I’m falling behind on the personal blog. I suppose this isn’t a huge surprise considering it’s the lowest priority out of the three I now manage, and even then still falls behind work, writing, and school.
Which is fine, I mean this space is more for me than for anyone or anything else, so why allow it to be a burden or a source of stress?
I saw a lot of incredible things during my trip to Bhutan. Paro was my favorite of the towns that we visited, being smaller and less modern, but in Thimphu we had the opportunity to visit the Thimphu Memorial Chorten.
The first thing that struck me about the Memorial Chorten was what a social center it was. There were monks selling prayer beads out in front of the gate, and people young and old were gathered there. We circumambulated the chorten along with a crowd of Bhutanese. There were people there seated and chatting, some performing obeisances, and some there honoring the deceased.
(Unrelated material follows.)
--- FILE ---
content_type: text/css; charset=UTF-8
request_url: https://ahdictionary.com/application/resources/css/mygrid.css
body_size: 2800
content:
The Memorial Chorten has many purposes. It is a community center, and our guide told us that some of the old folks go there in the morning and stay all day in prayer. It was built to honor the third Druk Gyalpo. It is a center of prayer and worship for the followers of Bhutanese Buddhism. But it is also a center of funerary tradition among the Bhutanese.
Now there’s a great diversity of tradition surrounding death in Bhutan, ranging from sky burials in the east to actual burials in the south. But cremation is common, and our guide told us that the Memorial Chorten is a place where such funerary rites take place.
He told us that after the cremation takes place, monks take a few pieces of bone from the remains, and these are ground to a powder and mixed with clay, and shaped into what he called “mini-chortens.” They are similar to a cupcake in shape, and not much larger in size. We saw these mini-chortens along most trails and in and around most of the holy sites that we visited. They were almost as ubiquitous as the prayer flags.
These mini-chortens fascinate me. When you look at a group of them, you realize that they are without identity; they are not differentiated from their fellows by color or size or shape or decoration. They are plain. And as they are left out, the elements slowly wear away at them, giving the memorials a finite lifespan.
This seems to me to be an exceptionally well-adjusted approach to death and grief. I have long been puzzled by the efforts that some of us go through to preserve the dead. To breathe the appearance of life into corpses through embalming and makeup and various other practices. It seems to me to be a kind of a fetishization of the corpse, after the person that we loved has already vacated it.
And I don’t want to make it sound as though the Bhutanese don’t grieve; in fact they engage in forty-nine days of elaborate funerary rituals, including hanging prayer flags in honor of the deceased. But they do not create vast fields of memorials built to stand for centuries. They create small, modest tokens, and leave them in public, along trails to monasteries and in the yards of temples and dzongs. Death is treated as both a very public and a very normal thing. And the memorials are things that are slowly eroded away by the wind and the rain and the freezing and thawing of the passing seasons.
And I find that comforting, somehow. Comforting and beautiful.